■ **Task statement**: Please give nothing except the number of lines in the records below that include the word "Zealand".

■ **Source data**:
────────────────

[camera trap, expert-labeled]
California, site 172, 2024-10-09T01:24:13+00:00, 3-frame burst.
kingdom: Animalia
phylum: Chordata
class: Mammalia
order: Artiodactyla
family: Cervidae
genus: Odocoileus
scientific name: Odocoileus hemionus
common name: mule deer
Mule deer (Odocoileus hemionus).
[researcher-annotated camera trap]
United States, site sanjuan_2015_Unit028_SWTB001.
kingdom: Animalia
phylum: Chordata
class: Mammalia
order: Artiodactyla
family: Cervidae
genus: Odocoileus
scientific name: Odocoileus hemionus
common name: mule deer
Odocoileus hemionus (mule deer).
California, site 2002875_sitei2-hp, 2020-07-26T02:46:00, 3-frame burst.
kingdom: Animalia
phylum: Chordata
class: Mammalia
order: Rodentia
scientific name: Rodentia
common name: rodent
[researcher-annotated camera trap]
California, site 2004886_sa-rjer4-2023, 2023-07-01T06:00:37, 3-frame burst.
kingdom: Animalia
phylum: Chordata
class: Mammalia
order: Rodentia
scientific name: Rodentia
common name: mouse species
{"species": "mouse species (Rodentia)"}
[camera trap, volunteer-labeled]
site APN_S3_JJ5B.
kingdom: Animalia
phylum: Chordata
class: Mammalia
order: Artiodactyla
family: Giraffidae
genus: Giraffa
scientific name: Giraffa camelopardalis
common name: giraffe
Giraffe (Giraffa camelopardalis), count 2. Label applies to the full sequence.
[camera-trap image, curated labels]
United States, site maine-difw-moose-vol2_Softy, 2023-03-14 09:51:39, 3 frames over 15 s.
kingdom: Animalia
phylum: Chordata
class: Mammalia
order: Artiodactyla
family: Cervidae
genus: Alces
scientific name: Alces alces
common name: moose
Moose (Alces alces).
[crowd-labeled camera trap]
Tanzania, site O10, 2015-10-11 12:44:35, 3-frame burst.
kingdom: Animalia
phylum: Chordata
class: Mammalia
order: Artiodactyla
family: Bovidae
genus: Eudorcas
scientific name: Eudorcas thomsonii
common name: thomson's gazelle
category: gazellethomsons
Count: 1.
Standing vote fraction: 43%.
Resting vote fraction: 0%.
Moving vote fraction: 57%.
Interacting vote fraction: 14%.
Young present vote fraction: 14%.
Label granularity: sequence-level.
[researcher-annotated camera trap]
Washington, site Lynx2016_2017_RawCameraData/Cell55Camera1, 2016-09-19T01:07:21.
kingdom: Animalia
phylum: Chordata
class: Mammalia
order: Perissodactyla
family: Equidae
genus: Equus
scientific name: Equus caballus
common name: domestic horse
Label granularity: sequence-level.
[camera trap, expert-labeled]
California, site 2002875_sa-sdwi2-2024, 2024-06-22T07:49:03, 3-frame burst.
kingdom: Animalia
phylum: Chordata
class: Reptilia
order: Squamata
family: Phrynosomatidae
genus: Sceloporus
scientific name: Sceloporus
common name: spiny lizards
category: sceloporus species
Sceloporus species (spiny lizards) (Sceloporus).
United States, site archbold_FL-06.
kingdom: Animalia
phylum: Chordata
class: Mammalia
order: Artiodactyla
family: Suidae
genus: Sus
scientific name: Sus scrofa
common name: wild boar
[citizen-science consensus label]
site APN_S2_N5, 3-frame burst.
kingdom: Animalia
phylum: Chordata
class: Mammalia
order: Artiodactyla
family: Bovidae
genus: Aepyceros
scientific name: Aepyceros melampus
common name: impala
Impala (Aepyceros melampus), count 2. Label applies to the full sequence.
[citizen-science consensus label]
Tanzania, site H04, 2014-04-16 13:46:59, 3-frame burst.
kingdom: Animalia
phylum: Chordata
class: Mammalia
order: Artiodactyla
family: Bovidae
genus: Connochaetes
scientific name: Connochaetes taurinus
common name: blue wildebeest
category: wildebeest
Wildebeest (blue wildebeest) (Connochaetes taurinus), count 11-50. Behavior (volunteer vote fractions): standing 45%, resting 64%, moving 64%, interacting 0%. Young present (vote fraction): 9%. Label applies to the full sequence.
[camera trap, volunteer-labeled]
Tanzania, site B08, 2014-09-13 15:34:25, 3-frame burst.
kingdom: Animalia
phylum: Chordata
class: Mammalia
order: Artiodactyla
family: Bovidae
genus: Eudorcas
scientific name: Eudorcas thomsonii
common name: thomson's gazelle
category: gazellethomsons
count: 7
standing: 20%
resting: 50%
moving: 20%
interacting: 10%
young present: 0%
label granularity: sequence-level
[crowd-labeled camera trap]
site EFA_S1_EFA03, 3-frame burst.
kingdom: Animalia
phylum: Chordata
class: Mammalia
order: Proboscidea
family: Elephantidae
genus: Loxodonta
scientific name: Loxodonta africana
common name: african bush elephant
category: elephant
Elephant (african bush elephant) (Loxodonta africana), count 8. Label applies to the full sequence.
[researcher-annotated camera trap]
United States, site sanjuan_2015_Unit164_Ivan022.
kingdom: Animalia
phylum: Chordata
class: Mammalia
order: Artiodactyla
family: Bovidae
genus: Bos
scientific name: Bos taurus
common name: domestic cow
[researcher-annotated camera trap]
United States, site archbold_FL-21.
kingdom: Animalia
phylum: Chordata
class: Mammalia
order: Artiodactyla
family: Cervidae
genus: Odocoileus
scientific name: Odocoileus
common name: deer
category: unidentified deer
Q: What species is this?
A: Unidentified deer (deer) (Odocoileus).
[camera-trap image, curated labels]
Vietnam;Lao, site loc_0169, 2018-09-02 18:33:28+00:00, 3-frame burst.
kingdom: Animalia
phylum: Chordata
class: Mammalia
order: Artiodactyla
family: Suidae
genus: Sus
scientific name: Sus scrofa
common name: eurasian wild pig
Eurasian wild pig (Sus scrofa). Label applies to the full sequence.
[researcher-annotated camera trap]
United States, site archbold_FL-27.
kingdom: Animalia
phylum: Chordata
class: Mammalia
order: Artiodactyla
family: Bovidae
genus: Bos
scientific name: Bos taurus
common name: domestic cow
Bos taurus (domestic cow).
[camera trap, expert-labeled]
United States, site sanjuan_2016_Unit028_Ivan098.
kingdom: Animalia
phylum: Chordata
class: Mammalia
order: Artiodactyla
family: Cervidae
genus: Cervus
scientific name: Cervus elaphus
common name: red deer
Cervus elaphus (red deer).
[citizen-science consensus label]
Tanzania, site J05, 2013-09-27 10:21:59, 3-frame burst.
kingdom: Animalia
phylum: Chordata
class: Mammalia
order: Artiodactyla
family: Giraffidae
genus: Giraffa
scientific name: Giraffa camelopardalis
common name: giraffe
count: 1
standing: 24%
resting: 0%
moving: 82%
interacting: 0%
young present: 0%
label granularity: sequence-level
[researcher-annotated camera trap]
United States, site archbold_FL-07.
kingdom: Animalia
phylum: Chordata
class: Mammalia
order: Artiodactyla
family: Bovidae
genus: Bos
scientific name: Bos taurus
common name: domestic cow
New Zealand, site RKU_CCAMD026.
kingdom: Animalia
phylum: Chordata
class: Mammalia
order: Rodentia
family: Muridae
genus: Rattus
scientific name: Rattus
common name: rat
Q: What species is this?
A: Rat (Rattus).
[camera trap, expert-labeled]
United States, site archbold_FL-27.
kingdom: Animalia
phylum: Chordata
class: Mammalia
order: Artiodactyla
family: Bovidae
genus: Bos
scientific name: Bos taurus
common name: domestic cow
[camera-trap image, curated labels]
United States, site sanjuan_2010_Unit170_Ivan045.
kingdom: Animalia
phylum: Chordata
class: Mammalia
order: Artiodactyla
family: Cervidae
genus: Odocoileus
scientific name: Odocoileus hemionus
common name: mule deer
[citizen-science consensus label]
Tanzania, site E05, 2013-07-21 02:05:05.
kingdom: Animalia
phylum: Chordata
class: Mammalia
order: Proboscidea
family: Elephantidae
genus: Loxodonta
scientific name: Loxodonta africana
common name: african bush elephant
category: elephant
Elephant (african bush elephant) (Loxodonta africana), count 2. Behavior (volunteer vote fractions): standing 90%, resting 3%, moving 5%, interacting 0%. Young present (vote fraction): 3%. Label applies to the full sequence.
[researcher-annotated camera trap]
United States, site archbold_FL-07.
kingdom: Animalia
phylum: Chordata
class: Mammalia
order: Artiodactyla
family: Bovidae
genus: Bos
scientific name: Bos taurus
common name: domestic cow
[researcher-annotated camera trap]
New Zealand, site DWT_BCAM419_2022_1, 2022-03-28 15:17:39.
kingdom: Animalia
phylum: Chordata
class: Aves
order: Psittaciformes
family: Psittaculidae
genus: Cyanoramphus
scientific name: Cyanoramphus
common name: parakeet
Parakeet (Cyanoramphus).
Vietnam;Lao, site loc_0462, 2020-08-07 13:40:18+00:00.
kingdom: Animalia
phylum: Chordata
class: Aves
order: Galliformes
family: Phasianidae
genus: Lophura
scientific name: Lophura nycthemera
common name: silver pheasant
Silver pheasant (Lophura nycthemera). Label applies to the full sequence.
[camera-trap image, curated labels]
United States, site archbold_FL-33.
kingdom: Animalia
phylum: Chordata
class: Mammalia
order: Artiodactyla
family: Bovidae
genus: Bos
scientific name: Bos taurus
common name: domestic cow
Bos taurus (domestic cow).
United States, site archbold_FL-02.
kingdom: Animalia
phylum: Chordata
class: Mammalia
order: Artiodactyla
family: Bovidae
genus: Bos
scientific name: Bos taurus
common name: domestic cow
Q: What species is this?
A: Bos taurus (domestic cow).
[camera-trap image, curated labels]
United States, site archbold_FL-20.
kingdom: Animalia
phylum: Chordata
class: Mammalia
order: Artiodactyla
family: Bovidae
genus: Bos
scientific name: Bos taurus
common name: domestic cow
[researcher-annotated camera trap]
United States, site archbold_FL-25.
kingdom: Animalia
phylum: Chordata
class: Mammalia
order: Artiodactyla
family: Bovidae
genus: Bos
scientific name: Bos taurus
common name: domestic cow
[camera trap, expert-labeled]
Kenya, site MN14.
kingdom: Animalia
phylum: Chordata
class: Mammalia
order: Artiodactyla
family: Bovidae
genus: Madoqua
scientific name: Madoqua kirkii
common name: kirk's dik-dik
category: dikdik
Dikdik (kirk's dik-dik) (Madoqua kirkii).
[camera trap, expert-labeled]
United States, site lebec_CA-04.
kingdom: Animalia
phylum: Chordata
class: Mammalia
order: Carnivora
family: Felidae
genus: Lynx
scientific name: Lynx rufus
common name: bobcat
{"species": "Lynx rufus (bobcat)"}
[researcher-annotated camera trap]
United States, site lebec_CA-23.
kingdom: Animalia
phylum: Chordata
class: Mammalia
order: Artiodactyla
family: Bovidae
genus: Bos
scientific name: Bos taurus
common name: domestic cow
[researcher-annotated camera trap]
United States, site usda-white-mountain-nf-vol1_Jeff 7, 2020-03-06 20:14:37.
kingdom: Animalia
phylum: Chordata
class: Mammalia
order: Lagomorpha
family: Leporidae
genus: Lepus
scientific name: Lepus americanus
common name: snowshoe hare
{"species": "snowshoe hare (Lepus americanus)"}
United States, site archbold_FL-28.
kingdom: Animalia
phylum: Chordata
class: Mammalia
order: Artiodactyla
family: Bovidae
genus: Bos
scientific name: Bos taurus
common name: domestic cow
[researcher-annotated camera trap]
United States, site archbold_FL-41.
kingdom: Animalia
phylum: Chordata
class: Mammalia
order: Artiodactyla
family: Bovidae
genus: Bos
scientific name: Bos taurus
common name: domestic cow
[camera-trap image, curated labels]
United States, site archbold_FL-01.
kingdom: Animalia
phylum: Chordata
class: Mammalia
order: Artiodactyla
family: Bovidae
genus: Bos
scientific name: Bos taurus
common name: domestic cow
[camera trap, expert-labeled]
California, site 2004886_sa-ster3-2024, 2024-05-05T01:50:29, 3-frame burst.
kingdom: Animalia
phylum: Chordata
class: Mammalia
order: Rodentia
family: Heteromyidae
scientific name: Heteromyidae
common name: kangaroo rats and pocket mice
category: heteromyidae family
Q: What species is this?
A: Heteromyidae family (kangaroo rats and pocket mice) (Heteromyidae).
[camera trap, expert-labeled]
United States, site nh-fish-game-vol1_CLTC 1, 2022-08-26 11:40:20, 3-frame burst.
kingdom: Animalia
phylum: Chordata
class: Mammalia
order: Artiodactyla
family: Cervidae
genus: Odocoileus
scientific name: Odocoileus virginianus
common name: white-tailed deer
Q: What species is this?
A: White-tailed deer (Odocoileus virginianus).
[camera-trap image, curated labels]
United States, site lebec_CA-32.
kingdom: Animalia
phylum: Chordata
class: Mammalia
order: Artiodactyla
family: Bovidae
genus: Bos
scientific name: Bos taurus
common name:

────────────────

■ **Written response**: 2